Text excerpt
>>>>
''I am Charles de Lorgeril,'' the count introduced himself at the door of the 16th-century chateau near Pleugueneuc, in Brittany. ''Welcome to the Chateau de la Bourbansais.''
We had just driven up to the chateau over a tree-lined approach road, after unhooking the chain that cordoned off the private road indicating that the ''rabble'' was not to enter.
I was still deciding if I was expected to bow and say ''sire'' when I noticed that le compte had already thrown our two garment carriers over his shoulder, taken a suitcase in each hand, and was motioning for us to follow him through the chateau's tapestry-rich great hall and up a stone stairway to the 350-franc (around $50 per night for two) apartment we had reserved in a phone call from New York only a few weeks before. When I protested that it was too much for him to carry, he laughed and said: ''It is good for le balance.''
This was the beginning of a tour to experience chateau life, ''la vie de chateau.'' It was the first stop in a motor tour of the homey (if you're used to country luxury, that is), lived-in chateaux of Brittany, the northwesternmost province of France once known as ''Little Britain,'' just across the English channel from ''Great Britain.''
A varied landscape of seaside resorts, small farms, and modest chateaux, Brittany offers the tourist who has trod the beaten paths of Paris and the Riviera another kind of France. Prices are lower (especially with the current devaluation of the franc), and chicness is minimal. And it is a paradise for backpackers and campers -- almost every town has well-situated camping grounds.
But this was not to be that kind of vacation. Although a longtime Francophile traveler, I had never visited Brittany. My traveling companion, an architect-photographer from Argentina who speaks English, French, and Spanish, and I decided to spend a few days in Paris, buy a car (to be resold at the end of the trip), then proceed to Brittany, where we would stay mainly at chateaux, with excursions to beach resorts for change of pace.
While money was not a major consideration, neither of us enjoys staying at super-deluxe, three-bellhops-per-suitcase hotels, which, despite the current devaluation and price controls in France, still cost $150, double, per day. In Brittany there are chateaux and beach resorts that cost as little as $50 double, and in some cases this even includes meals. If you are a budget traveler, there are many small hotels and boardinghouses that cost much less than half that.
<<<<
Data excerpt
>>>>
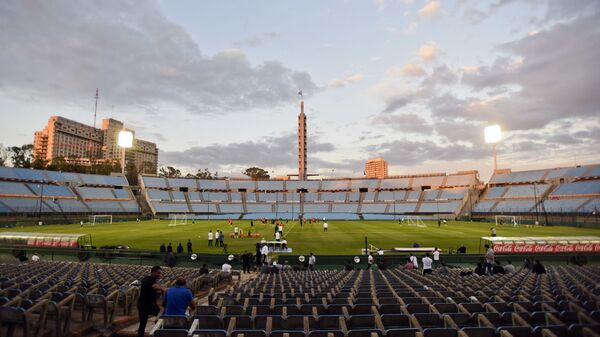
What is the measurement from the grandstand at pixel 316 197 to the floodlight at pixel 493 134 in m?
12.7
<<<<
Required work
1) Answer these from the Brittany travel piece:
(a) About how much in dollars per night for two did the 350-franc apartment cost?
(b) By what name was Brittany once known?
(c) How much per day, double, do super-deluxe hotels in France still cost?
2) Reproduce the Brittany travel piece word for word from "While money was" to "than half that.".

Per-task answers
1)
(a) Around $50
(b) "Little Britain"
(c) $150

2)
While money was not a major consideration, neither of us enjoys staying at super-deluxe, three-bellhops-per-suitcase hotels, which, despite the current devaluation and price controls in France, still cost $150, double, per day. In Brittany there are chateaux and beach resorts that cost as little as $50 double, and in some cases this even includes meals. If you are a budget traveler, there are many small hotels and boardinghouses that cost much less than half that.